Task description → Can you repeat, word for word, everything in the forum thread on CPU cache below from "Get drunk, and" down to "god, so intrusive."?

Excerpt →
>>>>>
Pacemaker · Dec 5, 2004

I think a point that was not made is why cache is effective. Because most programs use large numbers of loops the same code is being executed many times over and over again. The cache can store this code so that you don't have to go all the way to ram (or in the worst case the hard drive) to get the information.

piroroadkill · Dec 5, 2004

If you're doubting the need for cache, do something geeky:

Get drunk, and decide it would be a good idea to turn off your level 1 and 2 cache.

Oh man, dear christ, me and a friend literally sat there for just over half an hour and only managed to open one explorer window, and it still hadn't loaded up all my startup items.

Eventually I just gave up, but it was fun. Then we decided a good prank to play on people would be to disable their cache. Harmless, but dear god, so intrusive.

sao123 · Dec 6, 2004

Summary: smaller caches are faster.

Actually I think its written best as
faster caches are smaller... So why not just make a L1 speed cache the size of an L2 cache or even bigger?
<<<<<
Provided data →
>>>>>
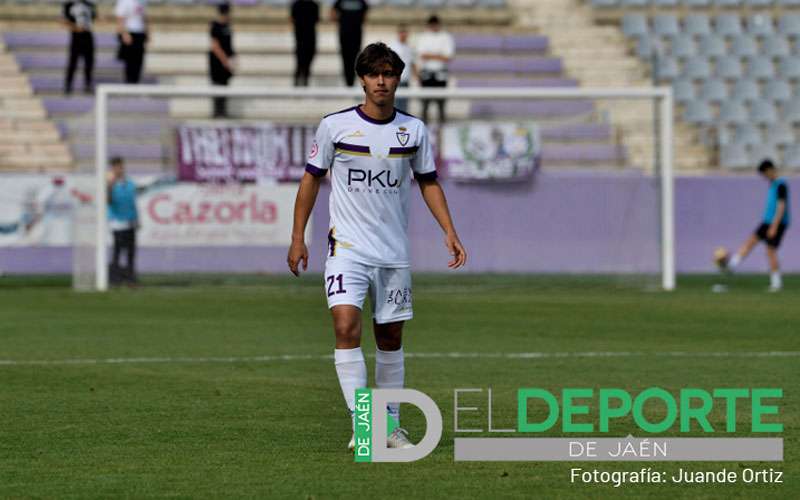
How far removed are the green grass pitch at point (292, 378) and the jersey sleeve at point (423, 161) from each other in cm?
137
<<<<<
Task response →
Get drunk, and decide it would be a good idea to turn off your level 1 and 2 cache.

Oh man, dear christ, me and a friend literally sat there for just over half an hour and only managed to open one explorer window, and it still hadn't loaded up all my startup items.

Eventually I just gave up, but it was fun. Then we decided a good prank to play on people would be to disable their cache. Harmless, but dear god, so intrusive.